## YOUR ASSIGNMENT
Reproduce word for word the part of the hydration pack discussion between "## ColinL (Feb" and "work on a MTB.", inclusive.

One of the things i am considering is replacing my much loved Osprey with a Wingnut in order to help reduce stress on my back. I don't think my full suspension has waterbottle mounting capabilities, so hydration pack is it for me. Typically my rides are under 4 hours.

Any suggestions or insight from people with similar back issues would be much appreciated!


----------



## ColinL (Feb 9, 2012)

I don't have back issues, but I do have a few suggestions because I prefer to carry my water low.

Camelbak makes the only cycling-specific packs with a lumbar (hip) reservoir that I am aware of. About 3-4 years ago, I got a Charge LR with a 2L bladder and I still use it all the time. It's a small pack despite the 10L rating (seems optimistic to me) and I've had to refill the bladder a few times on long, hot days.

A year or so ago they started making the Volt which is a 13L pack with 3L lumbar reservoir.

If you can't bear much weight, you can also try the Baja LR if you can find one. It's discontinued but it has almost no storage except the hip pouches. It was made for standup paddleboarding but will work on a MTB.


----------



## mtnbkrmike (Mar 26, 2015)

ColinL said:


> I don't have back issues, but I do have a few suggestions because I prefer to carry my water low.
> 
> Camelbak makes the only cycling-specific packs with a lumbar (hip) reservoir that I am aware of. About 3-4 years ago, I got a Charge LR with a 2L bladder and I still use it all the time. It's a small pack despite the 10L rating (seems optimistic to me) and I've had to refill the bladder a few times on long, hot days.
> 
> ...

## SUPPLIED INFORMATION
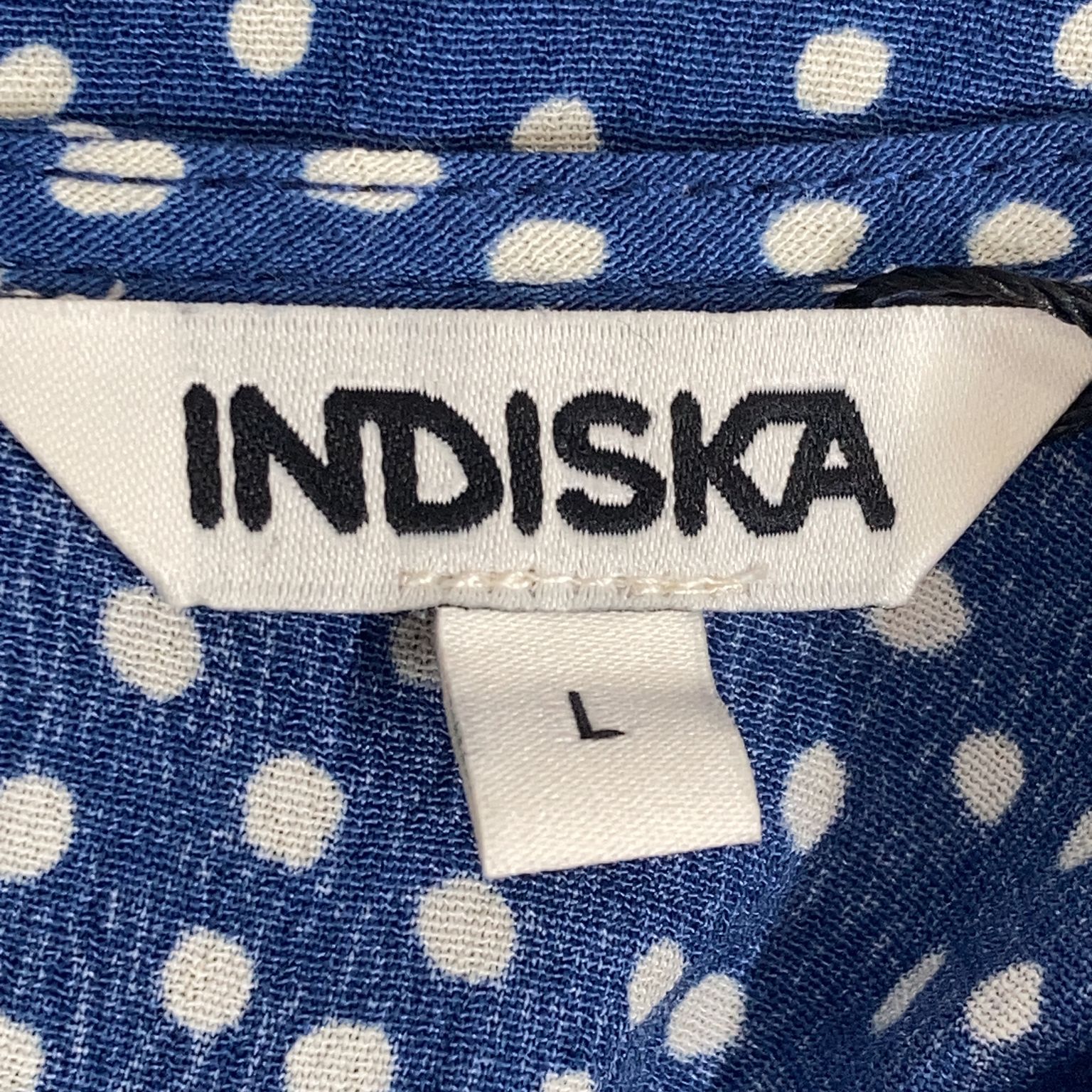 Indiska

--

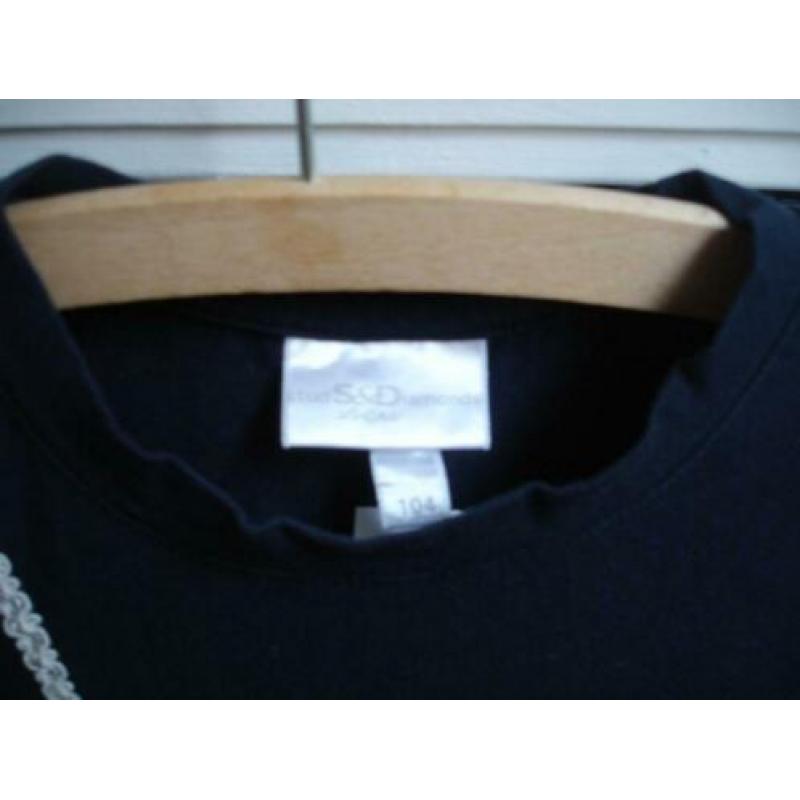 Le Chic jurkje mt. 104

## SOLUTION
## ColinL (Feb 9, 2012)

I don't have back issues, but I do have a few suggestions because I prefer to carry my water low.

Camelbak makes the only cycling-specific packs with a lumbar (hip) reservoir that I am aware of. About 3-4 years ago, I got a Charge LR with a 2L bladder and I still use it all the time. It's a small pack despite the 10L rating (seems optimistic to me) and I've had to refill the bladder a few times on long, hot days.

A year or so ago they started making the Volt which is a 13L pack with 3L lumbar reservoir.

If you can't bear much weight, you can also try the Baja LR if you can find one. It's discontinued but it has almost no storage except the hip pouches. It was made for standup paddleboarding but will work on a MTB.